Source passage section start

Structure Mad

Having worked for the NHS for quite a few years now the word structure is something that seems to be an ingrown part of my daily vocabulary. It is annoyingly on the tip of the tongue of every brown-nosing manager worming their way to the top and stepping on their juniors as they go. After I qualified I thought things would be just a little different from the way they were before and with a new hospital and fresh start I had great ideals.

Due to structural stability things seems to remain the same and progression is futile. When put in the position where you can go to your manager and suggest and request however be ignored there comes a point where you start to show exactly the same lack of respect back when asked to complete something that is ‘oh so easy’ and within your spectrum of knowledge but you just do not wish to do so.

The point has now come for me to stop, take a couple more minutes and contemplate ‘ What have you done for me lately?’

Now I am more on the side of Murphy on this particular video even though he is a bit of a scoundrel!

So. . . ‘What have you done for me lately trusty NHS?’

NOT MUCH!

Source passage section end

» **The problem**
Write the next part of the post about structure in the NHS, starting right after its final line.

Supplied information section start

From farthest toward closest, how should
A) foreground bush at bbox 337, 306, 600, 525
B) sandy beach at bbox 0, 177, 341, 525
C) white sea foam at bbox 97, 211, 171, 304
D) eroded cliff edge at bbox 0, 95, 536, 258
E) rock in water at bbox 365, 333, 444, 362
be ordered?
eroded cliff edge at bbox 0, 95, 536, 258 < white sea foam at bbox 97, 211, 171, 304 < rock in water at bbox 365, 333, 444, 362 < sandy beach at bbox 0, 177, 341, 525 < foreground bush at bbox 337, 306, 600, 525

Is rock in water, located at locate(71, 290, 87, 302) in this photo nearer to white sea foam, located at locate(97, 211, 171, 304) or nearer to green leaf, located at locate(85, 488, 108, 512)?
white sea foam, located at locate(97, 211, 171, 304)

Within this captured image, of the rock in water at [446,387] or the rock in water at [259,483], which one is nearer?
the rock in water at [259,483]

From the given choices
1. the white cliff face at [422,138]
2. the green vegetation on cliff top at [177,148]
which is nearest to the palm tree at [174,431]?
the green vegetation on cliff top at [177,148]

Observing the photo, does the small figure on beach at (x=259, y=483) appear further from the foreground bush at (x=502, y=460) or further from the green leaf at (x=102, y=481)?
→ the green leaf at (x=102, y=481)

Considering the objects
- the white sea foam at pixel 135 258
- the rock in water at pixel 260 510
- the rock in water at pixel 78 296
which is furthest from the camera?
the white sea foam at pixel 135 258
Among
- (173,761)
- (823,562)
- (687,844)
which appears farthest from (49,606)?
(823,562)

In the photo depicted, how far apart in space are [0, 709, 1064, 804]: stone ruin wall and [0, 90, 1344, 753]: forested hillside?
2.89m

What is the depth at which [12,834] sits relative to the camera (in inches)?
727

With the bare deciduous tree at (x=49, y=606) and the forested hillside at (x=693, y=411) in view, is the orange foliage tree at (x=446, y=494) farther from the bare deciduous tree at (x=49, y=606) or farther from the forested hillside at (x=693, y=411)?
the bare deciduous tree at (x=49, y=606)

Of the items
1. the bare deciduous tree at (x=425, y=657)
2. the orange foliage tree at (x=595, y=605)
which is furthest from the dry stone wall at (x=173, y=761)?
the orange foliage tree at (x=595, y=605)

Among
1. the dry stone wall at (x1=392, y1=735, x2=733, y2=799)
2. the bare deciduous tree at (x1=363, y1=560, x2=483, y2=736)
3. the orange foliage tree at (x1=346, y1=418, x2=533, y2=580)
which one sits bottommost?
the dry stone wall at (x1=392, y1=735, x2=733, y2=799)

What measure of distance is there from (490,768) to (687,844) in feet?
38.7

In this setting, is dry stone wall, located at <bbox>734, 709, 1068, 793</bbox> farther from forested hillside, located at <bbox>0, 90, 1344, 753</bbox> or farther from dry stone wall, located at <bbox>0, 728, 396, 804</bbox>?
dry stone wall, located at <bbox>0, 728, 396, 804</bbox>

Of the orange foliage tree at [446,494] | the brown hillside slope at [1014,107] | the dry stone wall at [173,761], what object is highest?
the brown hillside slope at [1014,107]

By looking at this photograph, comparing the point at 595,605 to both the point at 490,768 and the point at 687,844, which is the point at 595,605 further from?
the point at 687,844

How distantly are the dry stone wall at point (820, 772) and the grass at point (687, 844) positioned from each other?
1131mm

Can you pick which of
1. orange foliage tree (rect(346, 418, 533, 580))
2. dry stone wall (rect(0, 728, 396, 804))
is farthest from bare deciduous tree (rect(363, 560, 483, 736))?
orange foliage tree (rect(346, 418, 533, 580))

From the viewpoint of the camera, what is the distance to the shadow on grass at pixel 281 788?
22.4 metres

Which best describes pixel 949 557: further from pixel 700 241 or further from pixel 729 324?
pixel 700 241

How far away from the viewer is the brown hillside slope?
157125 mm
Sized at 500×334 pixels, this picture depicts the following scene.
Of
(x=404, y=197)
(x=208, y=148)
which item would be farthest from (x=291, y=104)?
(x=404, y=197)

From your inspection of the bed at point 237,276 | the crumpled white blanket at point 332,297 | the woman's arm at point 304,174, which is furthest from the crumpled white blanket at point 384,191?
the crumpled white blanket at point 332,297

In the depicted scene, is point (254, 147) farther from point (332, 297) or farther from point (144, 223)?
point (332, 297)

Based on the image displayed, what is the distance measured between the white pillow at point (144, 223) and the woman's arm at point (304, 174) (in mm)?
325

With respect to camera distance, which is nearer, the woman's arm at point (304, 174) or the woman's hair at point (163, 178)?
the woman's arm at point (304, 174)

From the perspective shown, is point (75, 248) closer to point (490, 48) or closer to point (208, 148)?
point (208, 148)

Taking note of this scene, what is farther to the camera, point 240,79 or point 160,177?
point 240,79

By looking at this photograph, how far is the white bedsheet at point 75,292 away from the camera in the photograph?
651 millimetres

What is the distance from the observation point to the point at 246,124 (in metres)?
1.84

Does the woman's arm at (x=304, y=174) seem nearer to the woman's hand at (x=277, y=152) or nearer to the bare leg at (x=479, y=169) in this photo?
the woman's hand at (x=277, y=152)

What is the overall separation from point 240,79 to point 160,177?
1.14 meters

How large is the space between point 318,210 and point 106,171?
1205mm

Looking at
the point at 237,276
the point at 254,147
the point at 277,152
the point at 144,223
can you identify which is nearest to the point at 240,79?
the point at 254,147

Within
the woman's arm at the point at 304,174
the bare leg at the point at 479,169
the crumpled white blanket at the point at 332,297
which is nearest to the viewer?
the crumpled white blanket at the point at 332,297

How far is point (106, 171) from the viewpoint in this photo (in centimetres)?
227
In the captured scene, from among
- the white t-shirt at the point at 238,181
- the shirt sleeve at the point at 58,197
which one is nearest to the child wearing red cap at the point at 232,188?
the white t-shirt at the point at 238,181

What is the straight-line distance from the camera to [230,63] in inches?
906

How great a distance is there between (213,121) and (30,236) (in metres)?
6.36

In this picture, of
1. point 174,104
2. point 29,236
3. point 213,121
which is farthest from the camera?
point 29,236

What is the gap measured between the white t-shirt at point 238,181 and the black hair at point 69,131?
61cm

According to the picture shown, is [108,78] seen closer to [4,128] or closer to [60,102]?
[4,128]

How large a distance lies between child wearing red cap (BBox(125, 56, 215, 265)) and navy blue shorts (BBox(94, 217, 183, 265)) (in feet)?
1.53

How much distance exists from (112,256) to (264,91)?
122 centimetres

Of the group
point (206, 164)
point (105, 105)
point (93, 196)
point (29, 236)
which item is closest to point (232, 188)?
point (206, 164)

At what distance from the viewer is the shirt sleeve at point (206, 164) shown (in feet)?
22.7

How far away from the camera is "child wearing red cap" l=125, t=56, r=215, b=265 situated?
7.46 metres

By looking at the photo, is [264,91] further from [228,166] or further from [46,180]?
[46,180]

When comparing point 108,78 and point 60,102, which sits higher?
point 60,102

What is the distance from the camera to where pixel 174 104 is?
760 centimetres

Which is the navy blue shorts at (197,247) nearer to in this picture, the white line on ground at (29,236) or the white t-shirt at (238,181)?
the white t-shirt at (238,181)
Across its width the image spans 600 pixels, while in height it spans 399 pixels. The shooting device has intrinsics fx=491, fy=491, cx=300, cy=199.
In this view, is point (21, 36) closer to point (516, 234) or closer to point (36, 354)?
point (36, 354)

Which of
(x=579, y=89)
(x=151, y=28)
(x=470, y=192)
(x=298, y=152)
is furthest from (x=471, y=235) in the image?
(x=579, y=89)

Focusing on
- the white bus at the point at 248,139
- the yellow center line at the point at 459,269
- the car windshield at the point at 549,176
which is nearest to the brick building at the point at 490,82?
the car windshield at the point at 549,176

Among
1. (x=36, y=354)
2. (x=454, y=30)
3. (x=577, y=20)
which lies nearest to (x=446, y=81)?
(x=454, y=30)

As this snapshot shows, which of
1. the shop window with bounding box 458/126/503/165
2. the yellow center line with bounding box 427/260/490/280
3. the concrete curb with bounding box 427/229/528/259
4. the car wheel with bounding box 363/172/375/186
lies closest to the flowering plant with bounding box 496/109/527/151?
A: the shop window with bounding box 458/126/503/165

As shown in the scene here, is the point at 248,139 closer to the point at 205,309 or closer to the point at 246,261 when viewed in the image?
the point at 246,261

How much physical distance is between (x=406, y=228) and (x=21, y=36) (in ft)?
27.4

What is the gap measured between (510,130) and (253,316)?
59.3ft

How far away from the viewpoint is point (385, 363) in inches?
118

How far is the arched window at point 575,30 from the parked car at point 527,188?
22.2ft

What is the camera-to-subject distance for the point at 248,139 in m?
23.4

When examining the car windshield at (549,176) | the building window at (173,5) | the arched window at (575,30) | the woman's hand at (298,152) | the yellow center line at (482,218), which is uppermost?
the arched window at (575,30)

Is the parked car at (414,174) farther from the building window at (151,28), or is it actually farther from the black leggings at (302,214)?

Supplied information section end

» **Exercise response**
That answer is the most honest one I can give at the moment as I have been waiting for over a year now to progress professionally with the promise of such events in the pipeline. The pipeline I am talking about is something of a pipe dream illusion created by the management and their bidders. One example that I can give is that it would take me at least five years to complete my degree top up in nursing so when completing individual modules I should not register them until I have reached the third or penultimate unit as by the time I finish if registered at the start most will be invalid. Now at first this didn’t bother me however when I sat down and thought about it that is a ridiculous concept and one that was cleverly thought up by the person that stated such codswallop to me in the first place. Many would think and be correct in thinking that it was a trap to retain staff under fall pretenses. Welcome to the NHS. However saying welcome to the NHS would be a bit of slate on the great organisation as I know for a fact it is not all the same. Welcome to my ward!

– Stunted professional development

– Favoritism

– Unprofessional behaviour

I have been told to whistle blow before however it really isn’t my thing as I only believe that should be used when patients are in danger. So what do I do now?